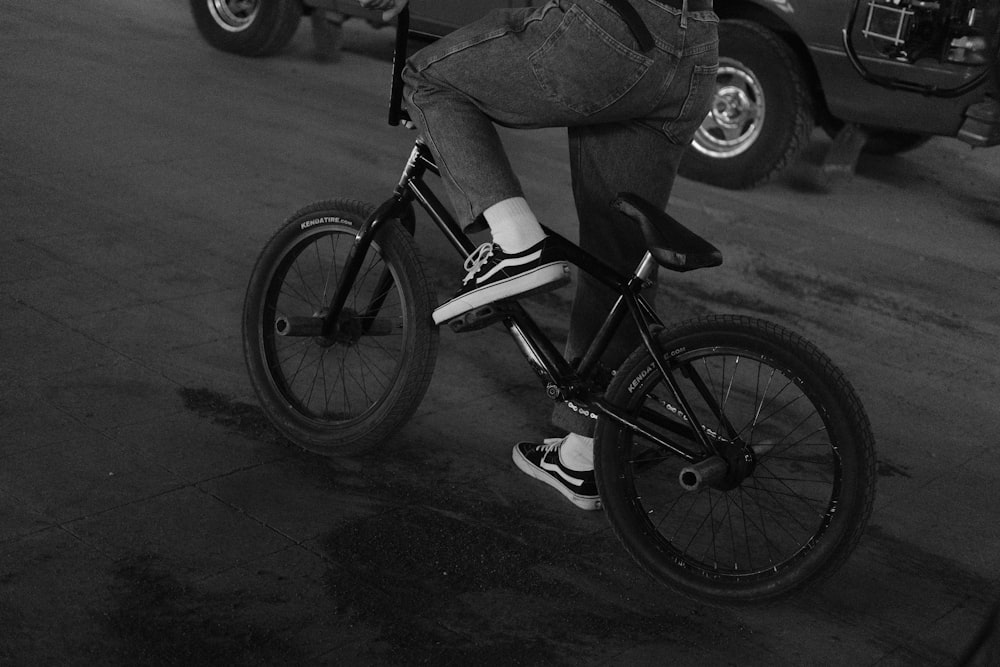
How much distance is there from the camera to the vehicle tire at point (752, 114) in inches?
298

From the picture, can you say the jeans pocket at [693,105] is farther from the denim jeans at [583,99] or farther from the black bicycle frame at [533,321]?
the black bicycle frame at [533,321]

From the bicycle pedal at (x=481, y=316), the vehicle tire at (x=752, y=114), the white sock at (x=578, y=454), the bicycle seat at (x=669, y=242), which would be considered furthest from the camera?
the vehicle tire at (x=752, y=114)

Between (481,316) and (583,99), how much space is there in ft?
2.34

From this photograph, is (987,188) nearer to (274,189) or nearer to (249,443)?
(274,189)

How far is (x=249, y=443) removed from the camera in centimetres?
421

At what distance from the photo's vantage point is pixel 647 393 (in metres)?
3.55

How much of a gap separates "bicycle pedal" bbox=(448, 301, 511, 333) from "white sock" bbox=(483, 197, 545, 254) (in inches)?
8.7

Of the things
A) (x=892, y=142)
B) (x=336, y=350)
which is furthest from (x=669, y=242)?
(x=892, y=142)

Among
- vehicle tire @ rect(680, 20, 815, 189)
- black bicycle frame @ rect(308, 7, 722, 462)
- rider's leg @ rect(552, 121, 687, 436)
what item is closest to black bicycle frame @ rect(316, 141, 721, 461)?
black bicycle frame @ rect(308, 7, 722, 462)

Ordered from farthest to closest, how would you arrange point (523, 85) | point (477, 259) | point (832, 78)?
point (832, 78) → point (477, 259) → point (523, 85)

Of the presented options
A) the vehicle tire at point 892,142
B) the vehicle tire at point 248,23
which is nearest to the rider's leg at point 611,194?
the vehicle tire at point 892,142

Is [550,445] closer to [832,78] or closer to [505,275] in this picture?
[505,275]

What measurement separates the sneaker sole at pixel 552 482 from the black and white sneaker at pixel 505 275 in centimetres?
68

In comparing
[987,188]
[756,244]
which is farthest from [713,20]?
[987,188]
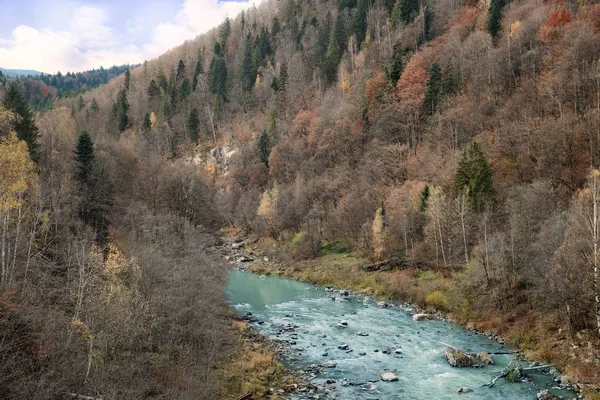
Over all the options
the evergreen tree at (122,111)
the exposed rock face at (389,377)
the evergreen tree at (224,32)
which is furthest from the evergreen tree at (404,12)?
the exposed rock face at (389,377)

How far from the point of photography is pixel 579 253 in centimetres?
2148

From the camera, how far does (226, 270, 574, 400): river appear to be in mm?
19438

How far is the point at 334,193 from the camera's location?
214 ft

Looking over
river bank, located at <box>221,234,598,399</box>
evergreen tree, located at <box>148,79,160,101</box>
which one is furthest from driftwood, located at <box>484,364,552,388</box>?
evergreen tree, located at <box>148,79,160,101</box>

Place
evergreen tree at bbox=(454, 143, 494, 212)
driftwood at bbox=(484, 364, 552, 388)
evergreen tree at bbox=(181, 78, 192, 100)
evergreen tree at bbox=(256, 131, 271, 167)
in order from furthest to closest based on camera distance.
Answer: evergreen tree at bbox=(181, 78, 192, 100), evergreen tree at bbox=(256, 131, 271, 167), evergreen tree at bbox=(454, 143, 494, 212), driftwood at bbox=(484, 364, 552, 388)

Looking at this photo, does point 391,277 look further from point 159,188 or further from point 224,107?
point 224,107

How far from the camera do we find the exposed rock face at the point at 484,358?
2242 centimetres

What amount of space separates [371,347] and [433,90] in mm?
52444

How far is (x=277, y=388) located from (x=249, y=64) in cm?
11688

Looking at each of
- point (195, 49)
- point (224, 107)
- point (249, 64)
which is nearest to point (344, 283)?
point (224, 107)

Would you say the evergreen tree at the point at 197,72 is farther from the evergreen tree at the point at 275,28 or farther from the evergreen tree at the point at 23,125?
the evergreen tree at the point at 23,125

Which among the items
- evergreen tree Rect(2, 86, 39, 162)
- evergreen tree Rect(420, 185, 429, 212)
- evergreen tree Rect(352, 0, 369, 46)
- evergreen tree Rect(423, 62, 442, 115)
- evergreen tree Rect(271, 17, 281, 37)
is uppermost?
evergreen tree Rect(271, 17, 281, 37)

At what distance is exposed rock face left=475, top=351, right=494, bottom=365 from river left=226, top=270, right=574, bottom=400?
40 cm

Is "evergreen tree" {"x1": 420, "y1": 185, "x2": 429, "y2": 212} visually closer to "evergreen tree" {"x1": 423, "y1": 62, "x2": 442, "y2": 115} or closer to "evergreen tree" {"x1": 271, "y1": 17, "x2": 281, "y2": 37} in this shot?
"evergreen tree" {"x1": 423, "y1": 62, "x2": 442, "y2": 115}
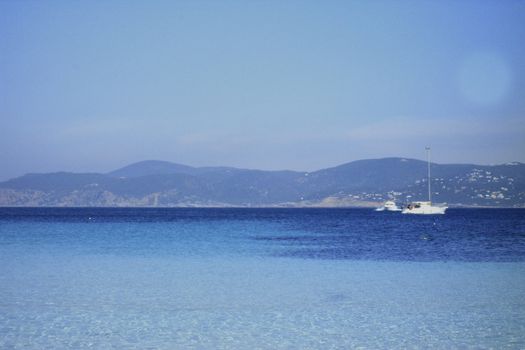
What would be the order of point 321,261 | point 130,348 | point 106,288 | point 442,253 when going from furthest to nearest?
point 442,253
point 321,261
point 106,288
point 130,348

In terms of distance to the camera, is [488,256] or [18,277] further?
[488,256]

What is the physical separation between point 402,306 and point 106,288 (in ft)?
38.6

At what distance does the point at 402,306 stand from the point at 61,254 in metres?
26.9

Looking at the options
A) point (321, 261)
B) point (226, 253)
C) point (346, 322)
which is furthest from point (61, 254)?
point (346, 322)

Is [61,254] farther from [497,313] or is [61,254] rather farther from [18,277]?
[497,313]

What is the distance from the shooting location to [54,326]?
1817 centimetres

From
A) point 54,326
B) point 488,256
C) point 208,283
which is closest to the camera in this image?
point 54,326

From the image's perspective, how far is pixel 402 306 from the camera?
2178 cm

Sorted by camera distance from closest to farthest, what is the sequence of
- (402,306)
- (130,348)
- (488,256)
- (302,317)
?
1. (130,348)
2. (302,317)
3. (402,306)
4. (488,256)

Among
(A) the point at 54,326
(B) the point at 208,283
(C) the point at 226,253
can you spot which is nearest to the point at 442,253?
(C) the point at 226,253

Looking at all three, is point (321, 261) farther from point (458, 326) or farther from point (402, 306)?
point (458, 326)

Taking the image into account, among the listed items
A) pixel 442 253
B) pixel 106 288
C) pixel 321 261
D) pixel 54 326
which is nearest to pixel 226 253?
pixel 321 261

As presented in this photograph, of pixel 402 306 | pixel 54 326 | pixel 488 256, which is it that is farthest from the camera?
pixel 488 256

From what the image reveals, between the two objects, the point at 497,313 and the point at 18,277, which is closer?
the point at 497,313
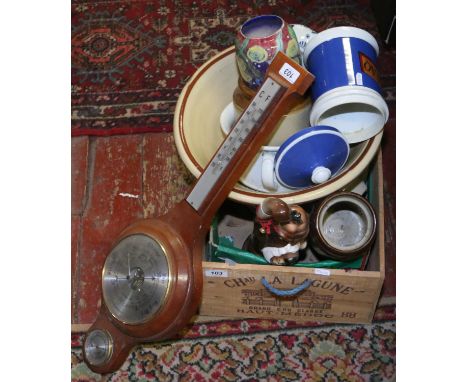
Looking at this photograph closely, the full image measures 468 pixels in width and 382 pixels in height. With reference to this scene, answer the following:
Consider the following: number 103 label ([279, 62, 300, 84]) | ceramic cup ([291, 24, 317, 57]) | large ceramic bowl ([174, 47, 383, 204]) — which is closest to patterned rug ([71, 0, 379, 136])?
large ceramic bowl ([174, 47, 383, 204])

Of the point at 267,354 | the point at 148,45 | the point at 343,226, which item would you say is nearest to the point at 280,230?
the point at 343,226

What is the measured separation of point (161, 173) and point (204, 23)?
1.54 feet

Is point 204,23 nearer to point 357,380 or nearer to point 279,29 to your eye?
point 279,29

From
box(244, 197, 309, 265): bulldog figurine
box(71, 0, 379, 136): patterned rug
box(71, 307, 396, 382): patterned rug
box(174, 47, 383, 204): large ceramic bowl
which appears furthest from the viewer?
A: box(71, 0, 379, 136): patterned rug

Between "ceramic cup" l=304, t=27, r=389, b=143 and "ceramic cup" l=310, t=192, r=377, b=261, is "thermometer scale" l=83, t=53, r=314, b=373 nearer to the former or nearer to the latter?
"ceramic cup" l=304, t=27, r=389, b=143

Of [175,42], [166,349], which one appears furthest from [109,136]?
[166,349]

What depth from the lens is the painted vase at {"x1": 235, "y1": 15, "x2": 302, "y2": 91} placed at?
37.8 inches

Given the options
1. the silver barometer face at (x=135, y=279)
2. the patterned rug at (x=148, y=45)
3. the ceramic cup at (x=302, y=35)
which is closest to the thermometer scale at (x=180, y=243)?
the silver barometer face at (x=135, y=279)

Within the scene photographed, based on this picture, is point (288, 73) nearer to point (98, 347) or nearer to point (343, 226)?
point (343, 226)

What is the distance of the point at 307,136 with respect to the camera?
931 mm

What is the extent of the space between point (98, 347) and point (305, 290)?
1.29 feet

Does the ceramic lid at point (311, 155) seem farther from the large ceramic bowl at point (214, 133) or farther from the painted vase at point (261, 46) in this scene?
the painted vase at point (261, 46)

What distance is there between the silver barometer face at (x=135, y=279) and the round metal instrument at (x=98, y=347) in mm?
77

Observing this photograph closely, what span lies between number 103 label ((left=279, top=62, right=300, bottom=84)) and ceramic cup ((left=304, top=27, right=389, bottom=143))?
6 cm
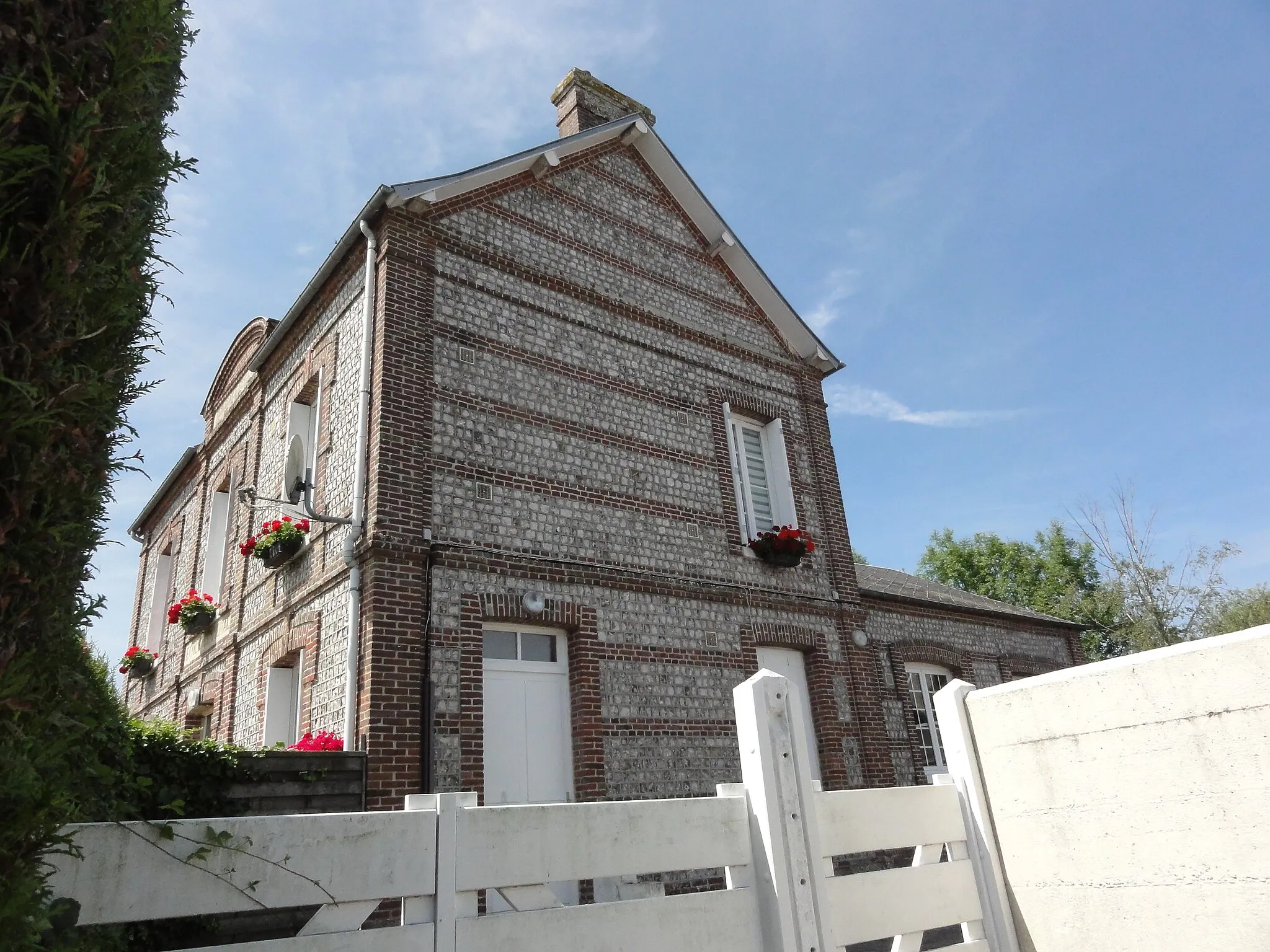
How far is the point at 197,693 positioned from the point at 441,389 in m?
6.42

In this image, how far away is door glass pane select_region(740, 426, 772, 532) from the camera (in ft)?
37.1

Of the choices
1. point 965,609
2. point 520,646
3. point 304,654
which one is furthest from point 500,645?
point 965,609

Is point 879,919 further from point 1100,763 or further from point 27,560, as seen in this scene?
point 27,560

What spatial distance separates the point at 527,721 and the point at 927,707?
7.05 meters

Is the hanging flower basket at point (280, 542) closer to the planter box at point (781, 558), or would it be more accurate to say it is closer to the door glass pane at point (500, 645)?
the door glass pane at point (500, 645)

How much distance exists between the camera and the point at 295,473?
8.23m

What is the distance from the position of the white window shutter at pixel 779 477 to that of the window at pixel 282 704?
6.35 metres

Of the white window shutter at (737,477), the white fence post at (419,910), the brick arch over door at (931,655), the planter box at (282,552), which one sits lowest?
the white fence post at (419,910)

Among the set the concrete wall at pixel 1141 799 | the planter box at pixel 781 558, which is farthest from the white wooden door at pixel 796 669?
the concrete wall at pixel 1141 799

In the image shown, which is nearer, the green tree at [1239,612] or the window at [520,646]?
the window at [520,646]

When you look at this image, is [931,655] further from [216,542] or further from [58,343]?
[58,343]

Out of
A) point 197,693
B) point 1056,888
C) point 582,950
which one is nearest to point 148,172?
point 582,950

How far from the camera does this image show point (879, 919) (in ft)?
12.6

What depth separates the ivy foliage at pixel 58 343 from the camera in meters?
1.85
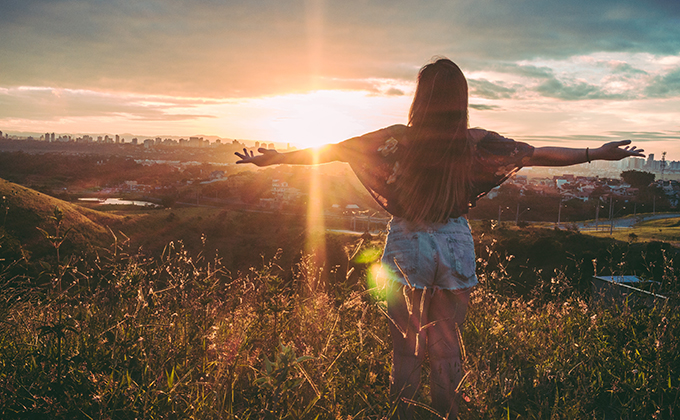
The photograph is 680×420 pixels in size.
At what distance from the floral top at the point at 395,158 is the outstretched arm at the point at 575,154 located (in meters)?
0.07

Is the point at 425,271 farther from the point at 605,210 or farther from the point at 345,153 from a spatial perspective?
the point at 605,210

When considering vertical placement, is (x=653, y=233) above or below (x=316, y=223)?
above

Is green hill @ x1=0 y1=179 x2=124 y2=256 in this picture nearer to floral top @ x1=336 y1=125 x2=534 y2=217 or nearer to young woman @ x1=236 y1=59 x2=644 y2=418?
floral top @ x1=336 y1=125 x2=534 y2=217

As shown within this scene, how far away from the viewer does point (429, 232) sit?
1.81 metres

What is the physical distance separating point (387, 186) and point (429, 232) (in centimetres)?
36

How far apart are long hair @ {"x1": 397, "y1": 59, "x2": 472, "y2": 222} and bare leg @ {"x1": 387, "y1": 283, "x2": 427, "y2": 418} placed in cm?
39

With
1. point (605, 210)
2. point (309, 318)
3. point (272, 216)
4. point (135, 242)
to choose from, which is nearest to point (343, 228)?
point (272, 216)

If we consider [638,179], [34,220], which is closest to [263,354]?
[34,220]

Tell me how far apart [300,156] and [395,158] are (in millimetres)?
546

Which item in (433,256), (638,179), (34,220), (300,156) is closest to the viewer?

▬▬▬▬▬▬▬▬▬▬

• **WHAT YOU NEED TO DO**
Using the listing above, copy exactly the lines from the one that contains "What depth separates" through its last line, both included, but not the pictures.

• **SOLUTION FOR THIS TASK**
What depth separates the ivy foliage at pixel 58 343 from the camera in meters?
1.85
The photograph is 680×420 pixels in size.
At what distance from the floral top at the point at 395,158 is the outstretched arm at the point at 575,154 located (in meters)?
0.07

Is the point at 425,271 farther from the point at 605,210 or farther from the point at 345,153 from a spatial perspective?
the point at 605,210

When considering vertical placement, is (x=653, y=233) above or below (x=316, y=223)?
above

Is green hill @ x1=0 y1=179 x2=124 y2=256 in this picture nearer to floral top @ x1=336 y1=125 x2=534 y2=217 or nearer to young woman @ x1=236 y1=59 x2=644 y2=418?
floral top @ x1=336 y1=125 x2=534 y2=217

As shown within this scene, how far away from the viewer does point (429, 232) sit?
1.81 metres

What is the physical distance separating point (387, 186) and point (429, 232) (in centimetres)?
36

How far apart are long hair @ {"x1": 397, "y1": 59, "x2": 472, "y2": 222} and bare leg @ {"x1": 387, "y1": 283, "x2": 427, "y2": 418} placed in cm?
39

With
1. point (605, 210)
2. point (309, 318)
3. point (272, 216)
4. point (135, 242)
to choose from, which is nearest to point (343, 228)?
point (272, 216)

If we consider [638,179], [34,220], which is closest to [263,354]?
[34,220]

Tell me how far apart [300,156] and [395,158] are (in millimetres)?
546

Which item in (433,256), (638,179), (34,220), (300,156) is closest to the viewer?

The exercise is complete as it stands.